TEXT:
Start of Block

A judge in the High Court has said judgments being emailed directly to parties without the formalities of a hand-down process is ‘unsatisfactory and to be deprecated’. Mr Justice Hayden's comments followed a father's application to appeal findings of fact made by Judge Helen Arthur following a three-day hearing at the family court in Wolverhampton.
The application for permission to appeal was issued on 3 January this year, over five months out of time. The applicant had sought permission to appeal from the judge on 12 October last year, explaining that he ‘had only recently received the judgment’.
Arthur had become aware through the court office on 27 August that the father was inquiring about ‘if there has been any comeback from the judge’.
‘I had delivered the judgment via email over a month earlier on 25th July 2024’, the judge said. ‘I am aware that sometimes emails go directly to the “junk” folder without alerting the recipient, so I will give F the benefit of the doubt that he did not receive the judgment until 9 October 2024 as he states.’
But Hayden concluded he could not be satisfied that Arthur - who granted the father permission to appeal out of time - had jurisdiction to hear the application because he was unable to identify what date the judgment in the case had most likely been handed down.
Hayden explained that since the start of the pandemic reserved judgments in the family courts had been handed down electronically under a 'Covid Protocol'. ‘The practice has worked well and is now so embedded that it is been retained, notwithstanding that the Courts have resumed routine sitting in attended hearings’, Hayden explained. ‘However, there has been some confusion as to the point at which the decision (to be appealed) is actually made.’
Hayden emphasised that notice of hand-down of reserved judgment - even if they are to be handed-down remotely by circulation by email - must be given in the daily cause list. The judgment is then deemed to be handed down in court.

End of Block

INFORMATION SHOWN:
Start of Block

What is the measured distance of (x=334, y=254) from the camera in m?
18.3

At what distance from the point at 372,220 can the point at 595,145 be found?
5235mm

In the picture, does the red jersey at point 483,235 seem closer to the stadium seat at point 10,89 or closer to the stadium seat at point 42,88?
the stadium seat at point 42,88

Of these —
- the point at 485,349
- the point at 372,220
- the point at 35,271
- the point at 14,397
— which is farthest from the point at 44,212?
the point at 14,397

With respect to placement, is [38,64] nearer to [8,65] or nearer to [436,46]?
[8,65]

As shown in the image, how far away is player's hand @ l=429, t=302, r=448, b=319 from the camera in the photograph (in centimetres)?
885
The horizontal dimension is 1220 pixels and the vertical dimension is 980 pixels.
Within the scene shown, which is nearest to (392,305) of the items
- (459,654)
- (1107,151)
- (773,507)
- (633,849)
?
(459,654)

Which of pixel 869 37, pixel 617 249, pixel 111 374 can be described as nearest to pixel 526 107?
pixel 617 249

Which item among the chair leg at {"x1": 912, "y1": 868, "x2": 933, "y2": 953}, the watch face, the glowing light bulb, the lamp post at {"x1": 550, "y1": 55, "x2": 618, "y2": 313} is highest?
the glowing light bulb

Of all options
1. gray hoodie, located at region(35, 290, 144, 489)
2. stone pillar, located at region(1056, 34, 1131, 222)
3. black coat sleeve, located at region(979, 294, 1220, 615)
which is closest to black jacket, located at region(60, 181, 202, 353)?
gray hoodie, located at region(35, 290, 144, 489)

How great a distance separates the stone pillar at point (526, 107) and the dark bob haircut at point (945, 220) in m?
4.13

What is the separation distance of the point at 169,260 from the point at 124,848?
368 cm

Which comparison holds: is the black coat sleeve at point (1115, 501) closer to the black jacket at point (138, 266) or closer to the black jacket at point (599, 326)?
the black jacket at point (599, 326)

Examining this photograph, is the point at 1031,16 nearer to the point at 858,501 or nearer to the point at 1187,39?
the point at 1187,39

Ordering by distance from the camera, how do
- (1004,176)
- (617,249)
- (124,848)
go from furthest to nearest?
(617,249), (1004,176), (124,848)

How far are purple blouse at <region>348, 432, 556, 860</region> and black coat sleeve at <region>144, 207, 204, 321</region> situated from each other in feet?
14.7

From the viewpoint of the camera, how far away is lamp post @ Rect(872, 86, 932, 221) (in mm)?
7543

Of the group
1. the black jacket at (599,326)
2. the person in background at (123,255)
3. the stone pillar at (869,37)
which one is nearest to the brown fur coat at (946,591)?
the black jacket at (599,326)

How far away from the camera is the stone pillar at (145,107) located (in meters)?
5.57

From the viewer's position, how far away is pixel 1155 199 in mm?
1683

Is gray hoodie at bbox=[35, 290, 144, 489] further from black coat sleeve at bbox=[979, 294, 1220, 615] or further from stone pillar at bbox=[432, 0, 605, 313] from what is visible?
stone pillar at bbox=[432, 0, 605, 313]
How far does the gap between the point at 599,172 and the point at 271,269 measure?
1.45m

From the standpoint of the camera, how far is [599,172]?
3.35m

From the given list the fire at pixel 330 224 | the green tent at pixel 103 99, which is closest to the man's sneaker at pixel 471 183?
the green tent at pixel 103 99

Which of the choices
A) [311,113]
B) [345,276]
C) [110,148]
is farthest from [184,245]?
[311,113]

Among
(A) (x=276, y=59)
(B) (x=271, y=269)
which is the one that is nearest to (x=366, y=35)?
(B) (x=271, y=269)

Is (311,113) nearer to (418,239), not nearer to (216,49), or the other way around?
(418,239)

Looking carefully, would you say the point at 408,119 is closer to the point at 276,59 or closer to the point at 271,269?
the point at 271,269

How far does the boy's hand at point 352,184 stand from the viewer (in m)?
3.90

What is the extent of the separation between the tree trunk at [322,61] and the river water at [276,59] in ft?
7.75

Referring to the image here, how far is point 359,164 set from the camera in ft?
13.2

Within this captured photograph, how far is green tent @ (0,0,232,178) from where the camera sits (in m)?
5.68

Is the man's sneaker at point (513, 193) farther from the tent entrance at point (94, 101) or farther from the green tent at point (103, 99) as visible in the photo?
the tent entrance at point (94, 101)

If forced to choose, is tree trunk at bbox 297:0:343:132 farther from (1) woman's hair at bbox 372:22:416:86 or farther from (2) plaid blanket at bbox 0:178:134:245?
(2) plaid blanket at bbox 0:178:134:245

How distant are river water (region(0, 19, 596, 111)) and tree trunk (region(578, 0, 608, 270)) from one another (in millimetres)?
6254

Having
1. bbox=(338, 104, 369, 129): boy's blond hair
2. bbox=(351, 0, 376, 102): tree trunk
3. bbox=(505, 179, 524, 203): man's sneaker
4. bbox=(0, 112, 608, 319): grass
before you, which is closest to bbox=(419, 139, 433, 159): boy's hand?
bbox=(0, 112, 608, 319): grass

End of Block

EXERCISE INSTRUCTIONS:
**a.** Reproduce everything in the article on emailed judgments from "Hayden explained that" down to "down in court.".
**b.** According to the article on emailed judgments, on what date did Judge Arthur say she delivered the judgment by email?
**c.** List every specific calendar date (day and month) that the article on emailed judgments mentions.

RESPONSES TO THE TASKS:
**a.**
Hayden explained that since the start of the pandemic reserved judgments in the family courts had been handed down electronically under a 'Covid Protocol'. ‘The practice has worked well and is now so embedded that it is been retained, notwithstanding that the Courts have resumed routine sitting in attended hearings’, Hayden explained. ‘However, there has been some confusion as to the point at which the decision (to be appealed) is actually made.’
Hayden emphasised that notice of hand-down of reserved judgment - even if they are to be handed-down remotely by circulation by email - must be given in the daily cause list. The judgment is then deemed to be handed down in court.

**b.** 25th July 2024

**c.**
- 3 January
- 12 October
- 27 August
- 25th July 2024
- 9 October 2024